### PROBLEM DETAILS
Give as output the line that contains "Is (x=135, y=175)", followed by every remaining line of the entries, unchanged and with nothing added.

○ ○ ○ ○ ○

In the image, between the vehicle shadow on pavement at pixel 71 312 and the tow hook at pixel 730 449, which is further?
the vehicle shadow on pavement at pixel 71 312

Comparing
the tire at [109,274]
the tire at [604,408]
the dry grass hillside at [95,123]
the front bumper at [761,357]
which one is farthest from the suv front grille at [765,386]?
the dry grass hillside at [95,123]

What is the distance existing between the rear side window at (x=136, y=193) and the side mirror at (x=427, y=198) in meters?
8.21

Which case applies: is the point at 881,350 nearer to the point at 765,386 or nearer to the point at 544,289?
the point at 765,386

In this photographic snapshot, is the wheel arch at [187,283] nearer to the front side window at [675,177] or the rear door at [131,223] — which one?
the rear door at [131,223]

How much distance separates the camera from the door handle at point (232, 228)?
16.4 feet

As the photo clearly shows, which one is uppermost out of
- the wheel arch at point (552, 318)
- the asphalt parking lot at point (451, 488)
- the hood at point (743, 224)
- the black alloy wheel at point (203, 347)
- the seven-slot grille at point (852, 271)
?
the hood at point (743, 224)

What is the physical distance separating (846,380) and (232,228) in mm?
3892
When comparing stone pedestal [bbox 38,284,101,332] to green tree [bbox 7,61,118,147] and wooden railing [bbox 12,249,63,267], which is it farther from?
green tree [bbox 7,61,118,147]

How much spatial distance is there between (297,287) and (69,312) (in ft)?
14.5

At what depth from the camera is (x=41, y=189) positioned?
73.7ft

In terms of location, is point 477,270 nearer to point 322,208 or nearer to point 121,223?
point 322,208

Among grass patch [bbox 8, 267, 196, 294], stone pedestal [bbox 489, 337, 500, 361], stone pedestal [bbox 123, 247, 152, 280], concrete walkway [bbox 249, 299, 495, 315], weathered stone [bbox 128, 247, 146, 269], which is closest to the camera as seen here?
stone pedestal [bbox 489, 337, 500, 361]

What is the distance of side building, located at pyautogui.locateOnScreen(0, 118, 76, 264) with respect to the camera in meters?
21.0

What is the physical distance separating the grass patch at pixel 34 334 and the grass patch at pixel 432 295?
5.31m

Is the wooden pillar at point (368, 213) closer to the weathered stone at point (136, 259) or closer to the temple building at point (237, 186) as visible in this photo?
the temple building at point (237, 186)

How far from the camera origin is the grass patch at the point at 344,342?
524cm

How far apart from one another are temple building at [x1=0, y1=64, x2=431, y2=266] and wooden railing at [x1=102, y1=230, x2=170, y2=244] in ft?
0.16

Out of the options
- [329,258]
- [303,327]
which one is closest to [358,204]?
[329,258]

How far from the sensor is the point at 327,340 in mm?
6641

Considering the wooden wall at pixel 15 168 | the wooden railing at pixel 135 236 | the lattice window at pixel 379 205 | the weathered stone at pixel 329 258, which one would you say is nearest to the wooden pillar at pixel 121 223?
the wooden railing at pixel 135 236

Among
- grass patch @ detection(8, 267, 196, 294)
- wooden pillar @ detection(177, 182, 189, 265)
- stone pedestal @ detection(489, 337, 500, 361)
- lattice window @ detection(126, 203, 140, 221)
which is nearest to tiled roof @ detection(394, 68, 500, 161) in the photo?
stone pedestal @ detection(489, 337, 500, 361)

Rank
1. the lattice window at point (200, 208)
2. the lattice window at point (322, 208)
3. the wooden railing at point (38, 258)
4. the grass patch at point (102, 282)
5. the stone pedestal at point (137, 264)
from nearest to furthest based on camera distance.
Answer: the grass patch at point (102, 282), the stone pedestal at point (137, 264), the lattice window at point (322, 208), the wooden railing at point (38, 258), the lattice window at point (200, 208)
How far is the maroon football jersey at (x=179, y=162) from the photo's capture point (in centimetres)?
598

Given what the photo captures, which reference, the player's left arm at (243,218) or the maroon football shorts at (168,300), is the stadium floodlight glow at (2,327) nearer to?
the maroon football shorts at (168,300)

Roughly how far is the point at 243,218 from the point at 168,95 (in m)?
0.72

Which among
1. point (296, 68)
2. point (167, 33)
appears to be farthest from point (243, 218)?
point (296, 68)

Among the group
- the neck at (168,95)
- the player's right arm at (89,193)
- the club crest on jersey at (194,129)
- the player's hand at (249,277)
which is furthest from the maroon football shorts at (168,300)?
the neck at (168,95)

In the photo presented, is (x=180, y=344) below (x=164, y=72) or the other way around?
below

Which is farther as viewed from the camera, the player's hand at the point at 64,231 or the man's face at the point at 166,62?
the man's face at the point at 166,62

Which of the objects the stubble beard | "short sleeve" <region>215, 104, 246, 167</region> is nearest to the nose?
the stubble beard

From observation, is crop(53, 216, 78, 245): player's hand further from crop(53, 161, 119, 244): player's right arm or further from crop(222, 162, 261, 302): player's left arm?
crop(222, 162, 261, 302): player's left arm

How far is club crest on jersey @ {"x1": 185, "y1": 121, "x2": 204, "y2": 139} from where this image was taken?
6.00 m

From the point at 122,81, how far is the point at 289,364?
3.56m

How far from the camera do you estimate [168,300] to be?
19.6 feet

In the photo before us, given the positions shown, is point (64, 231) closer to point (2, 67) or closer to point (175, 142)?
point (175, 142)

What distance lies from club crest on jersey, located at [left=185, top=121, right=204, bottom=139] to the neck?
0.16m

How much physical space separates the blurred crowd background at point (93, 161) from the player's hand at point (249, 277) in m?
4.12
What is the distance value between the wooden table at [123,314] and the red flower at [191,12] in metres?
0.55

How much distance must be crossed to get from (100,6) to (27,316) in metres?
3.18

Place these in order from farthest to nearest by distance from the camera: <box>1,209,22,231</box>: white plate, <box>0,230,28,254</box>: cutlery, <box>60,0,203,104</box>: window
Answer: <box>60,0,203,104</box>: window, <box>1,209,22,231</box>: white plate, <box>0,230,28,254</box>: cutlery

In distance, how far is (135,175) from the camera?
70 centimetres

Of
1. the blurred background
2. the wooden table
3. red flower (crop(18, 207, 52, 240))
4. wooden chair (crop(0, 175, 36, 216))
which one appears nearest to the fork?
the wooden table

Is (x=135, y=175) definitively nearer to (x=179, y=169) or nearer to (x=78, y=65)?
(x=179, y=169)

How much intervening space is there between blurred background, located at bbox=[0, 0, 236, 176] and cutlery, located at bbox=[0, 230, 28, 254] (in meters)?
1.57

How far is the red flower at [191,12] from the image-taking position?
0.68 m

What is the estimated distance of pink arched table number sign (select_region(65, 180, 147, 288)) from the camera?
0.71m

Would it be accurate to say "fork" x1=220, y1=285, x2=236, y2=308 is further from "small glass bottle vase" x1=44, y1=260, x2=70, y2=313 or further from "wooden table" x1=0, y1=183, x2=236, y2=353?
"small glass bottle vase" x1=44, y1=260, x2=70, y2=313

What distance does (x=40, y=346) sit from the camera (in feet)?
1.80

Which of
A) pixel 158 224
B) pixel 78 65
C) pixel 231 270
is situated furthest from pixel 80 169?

○ ○ ○ ○ ○

### SOLVED EXERCISE
Is (x=135, y=175) definitively nearer to (x=179, y=169) or nearer to (x=78, y=65)?
(x=179, y=169)

How much intervening space is there between blurred background, located at bbox=[0, 0, 236, 176] and cutlery, located at bbox=[0, 230, 28, 254] (in meters)?
1.57

How far is the red flower at [191,12] from the image-taking position?
0.68 m

What is the estimated distance of pink arched table number sign (select_region(65, 180, 147, 288)) from the camera?
0.71m

Would it be accurate to say "fork" x1=220, y1=285, x2=236, y2=308 is further from "small glass bottle vase" x1=44, y1=260, x2=70, y2=313 or further from "wooden table" x1=0, y1=183, x2=236, y2=353?
"small glass bottle vase" x1=44, y1=260, x2=70, y2=313

What distance does (x=40, y=346) sit from the camera (in feet)?
1.80

Which of
A) pixel 158 224
B) pixel 78 65
C) pixel 231 270
is situated furthest from pixel 80 169?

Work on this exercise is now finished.